TEXT EXTRACT:

↓↓↓

Back to Aurora Vision Deep Learning website

You are here: Start » Computer Vision » Deep Learning » DL_ReadCharacters

DL_ReadCharacters

Header:	AVLDL.h
Namespace:	avl
Module:	DL_OCR

Performs optical character recognition using a pretrained deep learning model.

Syntax

void avl::DL_ReadCharacters
(
	const avl::Image& inImage,
	atl::Optional<const avl::Rectangle2D&> inRoi,
	atl::Optional<const avl::CoordinateSystem2D&> inRoiAlignment,
	const avl::ReadCharactersModelId& inModelId,
	const int inCharHeight,
	const float inWidthScale,
	const float inCharSpacing,
	atl::Optional<const atl::String&> inCharRange,
	const float inMinScore,
	const float inMinQuality,
	avl::Polarity::Type inPolarization,
	const float inContrastThreshold,
	const bool inCalculateCandidates,
	const bool inRemoveBoundaryCharacters,
	const atl::Optional<avl::CharHints>& inCharHints,
	atl::Array<avl::OcrResult>& outCharacters,
	atl::Array<atl::Array<avl::OcrCandidate>>& outCandidates,
	atl::Array<avl::Region>& outMasks,
	atl::Optional<avl::Rectangle2D&> outAlignedRoi = atl::NIL,
	avl::Image& diagInputImage
)

↑↑↑

MATERIAL PROVIDED:
↓↓↓

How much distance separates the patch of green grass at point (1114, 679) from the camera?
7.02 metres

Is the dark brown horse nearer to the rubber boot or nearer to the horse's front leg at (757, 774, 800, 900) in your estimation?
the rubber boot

↑↑↑

Copy the DL_ReadCharacters reference, starting with "You are here: Start" and going on through "deep learning model.", and change "pretrained" to "custom-trained" wherever it appears.

You are here: Start » Computer Vision » Deep Learning » DL_ReadCharacters

DL_ReadCharacters

Header:	AVLDL.h
Namespace:	avl
Module:	DL_OCR

Performs optical character recognition using a custom-trained deep learning model.